Problem requirements>
Please count the lines in the items below that contain the string "image" and reply with that number alone.

(Data drawn from a collection)
——————
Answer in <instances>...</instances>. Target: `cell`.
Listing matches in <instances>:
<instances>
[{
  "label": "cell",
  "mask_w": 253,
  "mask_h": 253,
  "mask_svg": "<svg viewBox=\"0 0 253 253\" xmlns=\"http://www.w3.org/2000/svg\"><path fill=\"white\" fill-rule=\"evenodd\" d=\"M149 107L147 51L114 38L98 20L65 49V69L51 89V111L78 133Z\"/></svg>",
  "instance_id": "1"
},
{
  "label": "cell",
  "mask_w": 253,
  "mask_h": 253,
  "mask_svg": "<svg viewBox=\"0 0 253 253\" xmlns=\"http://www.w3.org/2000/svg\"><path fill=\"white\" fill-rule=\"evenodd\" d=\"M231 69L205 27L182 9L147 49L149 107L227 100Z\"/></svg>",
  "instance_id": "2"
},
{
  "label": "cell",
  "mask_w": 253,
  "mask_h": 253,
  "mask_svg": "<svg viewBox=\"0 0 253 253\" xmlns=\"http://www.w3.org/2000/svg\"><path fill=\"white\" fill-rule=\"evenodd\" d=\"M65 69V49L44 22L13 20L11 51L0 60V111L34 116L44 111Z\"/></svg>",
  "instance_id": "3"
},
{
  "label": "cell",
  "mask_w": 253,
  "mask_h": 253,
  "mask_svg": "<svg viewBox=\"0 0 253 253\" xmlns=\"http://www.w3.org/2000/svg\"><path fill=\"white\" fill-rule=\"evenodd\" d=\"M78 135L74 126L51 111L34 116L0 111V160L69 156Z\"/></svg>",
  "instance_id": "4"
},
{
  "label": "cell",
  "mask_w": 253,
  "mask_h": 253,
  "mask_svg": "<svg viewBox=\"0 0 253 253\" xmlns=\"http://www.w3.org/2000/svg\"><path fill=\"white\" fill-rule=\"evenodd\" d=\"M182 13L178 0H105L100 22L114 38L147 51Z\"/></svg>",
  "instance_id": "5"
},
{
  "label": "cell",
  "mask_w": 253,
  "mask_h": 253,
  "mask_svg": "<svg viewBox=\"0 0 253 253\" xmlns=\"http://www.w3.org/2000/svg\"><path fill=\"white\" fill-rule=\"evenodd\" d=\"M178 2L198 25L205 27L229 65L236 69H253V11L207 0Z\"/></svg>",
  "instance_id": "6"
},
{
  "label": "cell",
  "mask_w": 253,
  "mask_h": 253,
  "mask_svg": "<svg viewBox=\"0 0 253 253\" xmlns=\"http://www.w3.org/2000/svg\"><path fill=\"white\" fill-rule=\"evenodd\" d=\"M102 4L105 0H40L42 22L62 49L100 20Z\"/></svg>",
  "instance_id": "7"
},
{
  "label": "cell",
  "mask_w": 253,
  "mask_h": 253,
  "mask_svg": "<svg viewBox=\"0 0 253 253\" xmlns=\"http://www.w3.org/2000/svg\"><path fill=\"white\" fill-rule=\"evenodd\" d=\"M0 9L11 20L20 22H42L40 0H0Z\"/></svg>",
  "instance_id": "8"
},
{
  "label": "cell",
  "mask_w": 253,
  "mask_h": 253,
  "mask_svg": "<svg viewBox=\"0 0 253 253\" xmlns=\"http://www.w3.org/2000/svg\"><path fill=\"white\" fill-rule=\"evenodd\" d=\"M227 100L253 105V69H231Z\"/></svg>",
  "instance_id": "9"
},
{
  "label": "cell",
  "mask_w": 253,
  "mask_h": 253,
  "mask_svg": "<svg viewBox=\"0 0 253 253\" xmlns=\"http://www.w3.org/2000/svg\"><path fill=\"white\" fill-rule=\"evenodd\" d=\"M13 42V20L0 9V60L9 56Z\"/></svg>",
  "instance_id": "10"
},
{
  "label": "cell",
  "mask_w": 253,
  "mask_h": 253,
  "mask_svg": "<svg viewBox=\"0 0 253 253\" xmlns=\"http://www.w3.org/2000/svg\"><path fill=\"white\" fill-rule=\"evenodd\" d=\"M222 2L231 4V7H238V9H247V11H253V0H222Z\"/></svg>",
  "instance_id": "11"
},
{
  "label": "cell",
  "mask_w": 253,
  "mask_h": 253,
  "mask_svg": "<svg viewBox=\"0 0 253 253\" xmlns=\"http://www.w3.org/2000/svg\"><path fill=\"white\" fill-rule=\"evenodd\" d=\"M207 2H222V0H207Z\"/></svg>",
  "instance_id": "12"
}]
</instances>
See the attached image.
——————
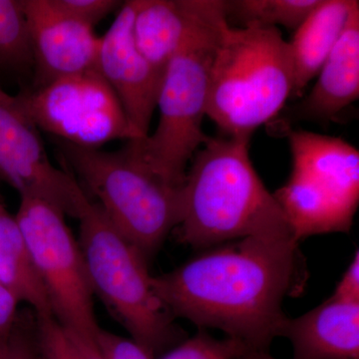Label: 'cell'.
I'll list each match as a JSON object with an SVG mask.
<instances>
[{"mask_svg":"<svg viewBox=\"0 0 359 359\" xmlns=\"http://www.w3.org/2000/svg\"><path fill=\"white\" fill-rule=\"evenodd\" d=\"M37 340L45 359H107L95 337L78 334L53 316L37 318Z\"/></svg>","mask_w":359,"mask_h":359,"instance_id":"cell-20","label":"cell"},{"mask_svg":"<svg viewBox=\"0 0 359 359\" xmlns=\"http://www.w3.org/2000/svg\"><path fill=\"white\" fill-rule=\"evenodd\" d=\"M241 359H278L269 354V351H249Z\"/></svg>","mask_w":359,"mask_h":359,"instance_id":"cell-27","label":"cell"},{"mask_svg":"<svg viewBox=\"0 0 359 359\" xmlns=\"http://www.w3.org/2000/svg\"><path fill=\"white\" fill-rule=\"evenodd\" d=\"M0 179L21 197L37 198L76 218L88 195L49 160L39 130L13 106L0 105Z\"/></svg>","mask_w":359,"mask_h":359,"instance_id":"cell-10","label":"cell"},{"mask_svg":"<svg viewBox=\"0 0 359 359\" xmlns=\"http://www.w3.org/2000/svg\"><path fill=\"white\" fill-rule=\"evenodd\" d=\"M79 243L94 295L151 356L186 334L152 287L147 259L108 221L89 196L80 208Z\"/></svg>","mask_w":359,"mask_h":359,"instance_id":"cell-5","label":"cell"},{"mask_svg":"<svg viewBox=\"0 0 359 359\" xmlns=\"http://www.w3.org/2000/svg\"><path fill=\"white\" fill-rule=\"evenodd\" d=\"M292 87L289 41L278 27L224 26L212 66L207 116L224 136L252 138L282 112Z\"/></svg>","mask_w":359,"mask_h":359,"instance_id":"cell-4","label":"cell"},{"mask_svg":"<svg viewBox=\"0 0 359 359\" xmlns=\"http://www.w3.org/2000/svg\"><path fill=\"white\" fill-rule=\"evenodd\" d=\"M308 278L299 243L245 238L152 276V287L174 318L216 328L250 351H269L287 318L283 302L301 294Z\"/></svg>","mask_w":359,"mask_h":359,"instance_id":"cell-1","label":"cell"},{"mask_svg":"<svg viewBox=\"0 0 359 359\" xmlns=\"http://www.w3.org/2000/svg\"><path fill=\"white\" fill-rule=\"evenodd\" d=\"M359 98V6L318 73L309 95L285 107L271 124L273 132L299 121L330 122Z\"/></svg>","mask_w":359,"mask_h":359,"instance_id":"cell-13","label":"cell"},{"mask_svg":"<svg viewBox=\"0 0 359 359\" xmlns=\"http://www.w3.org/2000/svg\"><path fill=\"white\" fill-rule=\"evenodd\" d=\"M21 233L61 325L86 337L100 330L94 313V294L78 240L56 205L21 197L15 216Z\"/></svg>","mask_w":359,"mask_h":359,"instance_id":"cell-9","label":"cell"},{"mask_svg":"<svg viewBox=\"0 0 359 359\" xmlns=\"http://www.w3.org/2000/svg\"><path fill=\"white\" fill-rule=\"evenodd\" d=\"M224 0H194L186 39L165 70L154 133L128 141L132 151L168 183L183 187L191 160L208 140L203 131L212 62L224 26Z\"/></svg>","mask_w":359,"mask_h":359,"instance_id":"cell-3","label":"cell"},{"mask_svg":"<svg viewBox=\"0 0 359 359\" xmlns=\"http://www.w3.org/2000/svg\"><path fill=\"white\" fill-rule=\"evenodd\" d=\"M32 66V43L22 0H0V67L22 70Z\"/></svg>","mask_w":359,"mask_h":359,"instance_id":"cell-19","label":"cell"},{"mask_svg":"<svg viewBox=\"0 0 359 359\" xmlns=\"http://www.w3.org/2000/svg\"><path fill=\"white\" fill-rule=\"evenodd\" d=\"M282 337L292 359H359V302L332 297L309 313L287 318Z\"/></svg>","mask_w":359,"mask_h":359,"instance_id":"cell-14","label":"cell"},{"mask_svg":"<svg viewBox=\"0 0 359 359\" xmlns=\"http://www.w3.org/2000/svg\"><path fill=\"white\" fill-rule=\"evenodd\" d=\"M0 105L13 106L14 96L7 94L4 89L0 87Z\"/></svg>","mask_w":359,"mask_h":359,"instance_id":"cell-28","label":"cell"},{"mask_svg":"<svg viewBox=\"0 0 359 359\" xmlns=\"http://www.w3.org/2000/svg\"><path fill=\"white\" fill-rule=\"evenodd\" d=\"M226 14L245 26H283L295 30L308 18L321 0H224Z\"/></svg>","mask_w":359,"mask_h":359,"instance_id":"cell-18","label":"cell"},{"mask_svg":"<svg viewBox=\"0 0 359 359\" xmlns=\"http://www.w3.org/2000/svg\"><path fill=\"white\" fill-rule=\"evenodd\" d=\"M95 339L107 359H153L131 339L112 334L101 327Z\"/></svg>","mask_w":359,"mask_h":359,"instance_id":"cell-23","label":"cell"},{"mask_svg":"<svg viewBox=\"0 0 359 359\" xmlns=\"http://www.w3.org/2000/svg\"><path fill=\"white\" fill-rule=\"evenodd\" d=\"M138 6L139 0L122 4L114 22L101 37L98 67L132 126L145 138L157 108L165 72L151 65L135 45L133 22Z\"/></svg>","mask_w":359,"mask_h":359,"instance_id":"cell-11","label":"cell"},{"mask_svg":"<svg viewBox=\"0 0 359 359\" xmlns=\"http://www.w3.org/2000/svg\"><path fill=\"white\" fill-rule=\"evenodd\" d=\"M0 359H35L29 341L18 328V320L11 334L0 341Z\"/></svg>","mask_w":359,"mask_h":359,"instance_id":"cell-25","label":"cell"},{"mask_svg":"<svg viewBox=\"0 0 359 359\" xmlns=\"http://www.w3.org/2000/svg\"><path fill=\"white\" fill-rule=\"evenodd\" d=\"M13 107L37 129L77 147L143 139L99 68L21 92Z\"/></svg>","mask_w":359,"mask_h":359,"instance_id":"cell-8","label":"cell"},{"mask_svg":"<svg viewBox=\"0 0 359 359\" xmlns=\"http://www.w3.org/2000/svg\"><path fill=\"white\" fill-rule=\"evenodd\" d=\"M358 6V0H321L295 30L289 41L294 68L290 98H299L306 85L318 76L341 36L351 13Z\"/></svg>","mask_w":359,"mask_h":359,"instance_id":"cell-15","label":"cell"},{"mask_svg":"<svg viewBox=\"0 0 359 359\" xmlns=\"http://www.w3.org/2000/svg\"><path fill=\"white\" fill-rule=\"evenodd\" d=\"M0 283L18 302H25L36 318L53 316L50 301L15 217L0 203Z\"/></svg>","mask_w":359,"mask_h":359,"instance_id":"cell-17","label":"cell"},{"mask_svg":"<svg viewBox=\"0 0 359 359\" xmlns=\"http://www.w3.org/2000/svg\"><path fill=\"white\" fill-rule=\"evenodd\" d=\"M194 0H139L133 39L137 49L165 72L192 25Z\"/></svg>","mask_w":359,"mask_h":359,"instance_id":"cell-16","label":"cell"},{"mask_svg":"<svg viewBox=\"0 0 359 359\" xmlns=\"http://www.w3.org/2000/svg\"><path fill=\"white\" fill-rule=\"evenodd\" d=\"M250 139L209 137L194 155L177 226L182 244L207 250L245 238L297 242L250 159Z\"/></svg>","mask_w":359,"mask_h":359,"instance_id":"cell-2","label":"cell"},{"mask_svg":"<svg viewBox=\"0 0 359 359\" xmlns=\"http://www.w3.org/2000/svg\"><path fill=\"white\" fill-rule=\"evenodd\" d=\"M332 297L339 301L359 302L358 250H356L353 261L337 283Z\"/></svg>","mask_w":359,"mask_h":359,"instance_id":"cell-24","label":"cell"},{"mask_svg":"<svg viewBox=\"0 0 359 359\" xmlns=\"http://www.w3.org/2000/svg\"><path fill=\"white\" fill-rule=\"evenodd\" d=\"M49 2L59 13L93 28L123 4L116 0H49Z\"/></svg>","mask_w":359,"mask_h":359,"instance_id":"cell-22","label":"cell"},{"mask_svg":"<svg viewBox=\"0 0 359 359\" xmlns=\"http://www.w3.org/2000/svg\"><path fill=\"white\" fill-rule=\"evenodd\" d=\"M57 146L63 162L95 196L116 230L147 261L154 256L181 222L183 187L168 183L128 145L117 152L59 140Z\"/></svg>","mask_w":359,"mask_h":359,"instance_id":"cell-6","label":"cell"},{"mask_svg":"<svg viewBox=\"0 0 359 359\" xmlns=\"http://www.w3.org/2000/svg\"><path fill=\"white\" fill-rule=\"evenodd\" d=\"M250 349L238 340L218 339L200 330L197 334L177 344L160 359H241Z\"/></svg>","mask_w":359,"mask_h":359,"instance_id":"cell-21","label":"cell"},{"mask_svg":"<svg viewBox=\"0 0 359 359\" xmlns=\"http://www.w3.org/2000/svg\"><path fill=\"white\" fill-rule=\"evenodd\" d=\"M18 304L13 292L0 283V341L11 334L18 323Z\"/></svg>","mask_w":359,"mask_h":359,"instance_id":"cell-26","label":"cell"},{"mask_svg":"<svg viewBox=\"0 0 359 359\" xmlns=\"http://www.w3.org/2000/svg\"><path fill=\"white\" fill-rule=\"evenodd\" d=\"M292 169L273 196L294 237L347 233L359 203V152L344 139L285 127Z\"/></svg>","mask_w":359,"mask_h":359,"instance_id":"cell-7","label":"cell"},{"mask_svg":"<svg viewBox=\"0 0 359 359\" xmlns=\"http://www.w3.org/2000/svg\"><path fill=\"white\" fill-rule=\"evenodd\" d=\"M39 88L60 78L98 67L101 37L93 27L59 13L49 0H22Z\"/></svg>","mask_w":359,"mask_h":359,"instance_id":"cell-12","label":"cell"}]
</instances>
——————
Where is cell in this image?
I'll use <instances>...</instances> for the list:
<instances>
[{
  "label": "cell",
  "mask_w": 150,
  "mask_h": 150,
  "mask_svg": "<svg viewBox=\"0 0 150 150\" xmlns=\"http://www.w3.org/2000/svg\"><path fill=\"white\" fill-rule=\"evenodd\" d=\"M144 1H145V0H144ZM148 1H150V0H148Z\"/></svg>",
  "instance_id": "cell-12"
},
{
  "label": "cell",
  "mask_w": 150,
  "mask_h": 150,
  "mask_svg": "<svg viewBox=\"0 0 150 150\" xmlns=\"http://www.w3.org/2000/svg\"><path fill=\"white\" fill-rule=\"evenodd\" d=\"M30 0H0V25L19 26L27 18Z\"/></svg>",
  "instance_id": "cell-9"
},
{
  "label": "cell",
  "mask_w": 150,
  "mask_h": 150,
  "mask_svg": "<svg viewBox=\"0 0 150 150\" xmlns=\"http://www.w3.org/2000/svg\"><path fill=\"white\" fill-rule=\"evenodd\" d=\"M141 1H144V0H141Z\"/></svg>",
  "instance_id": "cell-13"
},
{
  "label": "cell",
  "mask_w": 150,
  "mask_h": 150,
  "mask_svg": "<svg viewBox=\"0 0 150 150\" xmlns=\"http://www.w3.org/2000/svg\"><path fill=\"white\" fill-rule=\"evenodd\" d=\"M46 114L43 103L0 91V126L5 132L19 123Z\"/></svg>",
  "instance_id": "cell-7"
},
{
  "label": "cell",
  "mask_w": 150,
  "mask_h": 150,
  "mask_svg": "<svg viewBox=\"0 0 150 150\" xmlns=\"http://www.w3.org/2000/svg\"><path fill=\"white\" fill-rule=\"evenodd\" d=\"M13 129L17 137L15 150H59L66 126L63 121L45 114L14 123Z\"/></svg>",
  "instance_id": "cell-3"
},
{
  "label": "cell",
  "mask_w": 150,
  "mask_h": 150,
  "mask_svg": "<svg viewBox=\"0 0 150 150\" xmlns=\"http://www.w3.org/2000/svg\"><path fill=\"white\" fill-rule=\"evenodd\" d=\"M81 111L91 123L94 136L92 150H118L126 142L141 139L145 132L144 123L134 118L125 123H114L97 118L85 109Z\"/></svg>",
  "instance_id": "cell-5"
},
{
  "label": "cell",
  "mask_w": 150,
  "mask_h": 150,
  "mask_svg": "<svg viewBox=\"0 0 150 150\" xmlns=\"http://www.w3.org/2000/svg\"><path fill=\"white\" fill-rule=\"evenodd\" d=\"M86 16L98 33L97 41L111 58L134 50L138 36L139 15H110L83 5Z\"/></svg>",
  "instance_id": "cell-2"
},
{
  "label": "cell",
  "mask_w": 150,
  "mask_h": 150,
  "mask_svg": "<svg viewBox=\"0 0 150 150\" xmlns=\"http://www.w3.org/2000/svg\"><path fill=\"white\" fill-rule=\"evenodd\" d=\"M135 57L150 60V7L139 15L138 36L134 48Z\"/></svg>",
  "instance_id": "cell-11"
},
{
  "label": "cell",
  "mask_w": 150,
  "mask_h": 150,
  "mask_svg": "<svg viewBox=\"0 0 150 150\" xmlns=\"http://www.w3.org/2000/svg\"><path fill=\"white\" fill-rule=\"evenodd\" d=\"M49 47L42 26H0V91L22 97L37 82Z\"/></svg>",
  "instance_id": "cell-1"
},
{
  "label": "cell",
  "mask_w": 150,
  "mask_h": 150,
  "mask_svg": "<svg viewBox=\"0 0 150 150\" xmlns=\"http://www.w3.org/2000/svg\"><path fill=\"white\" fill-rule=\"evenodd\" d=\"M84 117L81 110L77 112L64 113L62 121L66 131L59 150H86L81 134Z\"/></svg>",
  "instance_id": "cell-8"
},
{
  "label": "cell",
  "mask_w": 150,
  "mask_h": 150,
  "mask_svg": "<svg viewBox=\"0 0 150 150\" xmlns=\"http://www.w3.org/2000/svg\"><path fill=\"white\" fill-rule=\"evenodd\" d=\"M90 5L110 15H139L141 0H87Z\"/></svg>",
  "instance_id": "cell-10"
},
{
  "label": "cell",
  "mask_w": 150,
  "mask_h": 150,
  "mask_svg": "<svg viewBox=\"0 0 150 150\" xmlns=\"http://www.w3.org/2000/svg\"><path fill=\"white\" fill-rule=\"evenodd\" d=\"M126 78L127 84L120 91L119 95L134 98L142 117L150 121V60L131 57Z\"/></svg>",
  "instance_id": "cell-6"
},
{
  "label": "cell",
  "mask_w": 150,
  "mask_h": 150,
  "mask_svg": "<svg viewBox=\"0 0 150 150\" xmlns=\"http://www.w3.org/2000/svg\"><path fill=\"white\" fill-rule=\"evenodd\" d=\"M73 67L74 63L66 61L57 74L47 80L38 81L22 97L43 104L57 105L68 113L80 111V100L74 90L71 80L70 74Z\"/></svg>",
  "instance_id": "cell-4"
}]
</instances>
——————
Correct output>
2